Les faits commis par ces quatre hommes "ont durablement déstabilisé les filières viande et plats cuisinés en France et ont eu des conséquences sur la réglementation française mais aussi européenne", a observé le tribunal correctionnel dans son jugement, consulté par l'AFP.
Ils constituent une négation des "principes de confiance et de loyauté", fondamentaux s'agissant d'alimentation, ont insisté les juges.
Le scandale, qui avait éclaté au Royaume-Uni début 2013 et s'était propagé à toute l'Europe, n'avait eu aucune conséquence sanitaire mais avait abouti à une grave crise de confiance des consommateurs.
Dans le volet "Spanghero", le principal, deux ex-dirigeants de l'entreprise et deux intermédiaires néerlandais étaient poursuivis pour avoir trompé le fabricant de plats cuisinés Tavola -et les consommateurs- en lui vendant entre 2012 et début 2013 plus de 500 tonnes de cheval présenté comme du boeuf, plus cher.
Des marques comme Findus et Picard avaient ainsi découvert que leurs lasagnes, hachis parmentiers et autres moussakas "pur boeuf" contenaient, pour des milliers d'entre eux, du cheval.
A l'époque, Spanghero, société de transformation de viandes implantée à Castelnaudary (Aude), commandait de la viande congelée à un négociant néerlandais, Johannes Fasen, spécialiste du cheval.
La marchandise, roumaine ou canadienne, passait par les entrepôts néerlandais de son bras droit Hendricus Windmeijer, où les étiquettes perdaient toute référence à l'espèce "cheval", sauf un code douanier.
Arrivée chez Spanghero, elle était étiquetée comme européenne et transformée sur place, puis réexpédiée vers Tavola, au Luxembourg, étiquetée comme du boeuf.
- Viande de mouton -
Lors du procès, en janvier et février, les prévenus s'étaient rejeté la faute.
L'ancien directeur général de Spanghero, Jacques Poujol, avait assuré qu'il ne savait pas que Johannes Fasen lui vendait du cheval, concédant seulement des "négligences" sur l'étiquetage.

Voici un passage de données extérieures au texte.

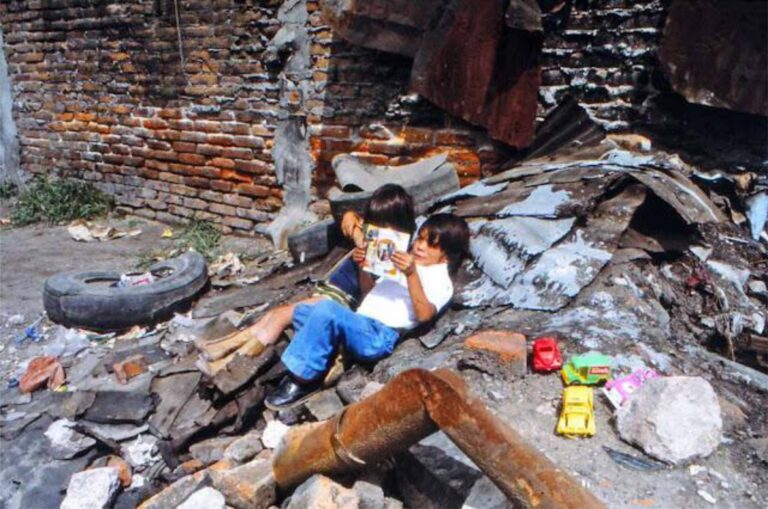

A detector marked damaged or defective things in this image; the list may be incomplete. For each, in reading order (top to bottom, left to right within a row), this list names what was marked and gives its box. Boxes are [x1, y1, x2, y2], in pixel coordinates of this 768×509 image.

Le Néerlandais avait rétorqué qu'il lui avait vendu du cheval en toute transparence.
Pour tromperies sur l'origine et l'espèce de la viande, les juges ont condamné Jacques Poujol à deux ans de prison, dont 18 mois avec sursis. Ils ont également ordonné la confiscation de 100.000 des quelque 800.000 euros saisis et lui ont interdit d'exercer dans la viande pendant deux ans.
Le tribunal a considéré que M. Poujol, qui a déjà passé quatre mois en détention provisoire, savait qu'il recevait du cheval. En l'absence de ses avocats au délibéré, il n'a pas souhaiter s'exprimer.
Son ancien bras droit, l'ancien directeur de l'usine Patrice Monguillon, a été condamné à un an de prison avec sursis pour une tromperie liée à l'"origine française ou étrangère" du cheval vendu à Tavola. Mais les juges ont estimé que rien ne permet d'établir qu'il savait qu'il s'agissait de viande chevaline.
Le négociant Johannes Fasen, déjà condamné aux Pays-Bas dans une affaire similaire et menacé par deux autres procédures concernant également la viande de cheval, a été condamné à deux ans de prison pour tromperies, assortis d'un mandat d'arrêt. Il lui est définitivement interdit d'exercer dans la viande en France.
Hendricus Windmeijer a lui été condamné à un an de prison avec sursis pour les mêmes tromperies.
Le parquet avait requis des peines plus lourdes.
Les prévenus ont également été condamnés à publier cette décision dans plusieurs journaux et à payer des milliers d'euros de dommages et intérêts aux différentes parties civiles, fabricants ou distributeurs de plats préparés notamment.
Les Français et Johannes Fasen ont aussi été condamnés pour l'importation de 65 tonnes de viande de mouton séparée mécaniquement, méthode interdite depuis la crise de la vache folle. Et les deux Français pour altération de preuves.
Les quatre prévenus ont en revanche été relaxés des poursuites pour escroquerie en bande organisée. Jugeant les poursuites pour escroquerie redondantes avec celles pour "tromperie", le tribunal ne s'est donc pas prononcé sur une éventuelle "bande organisée".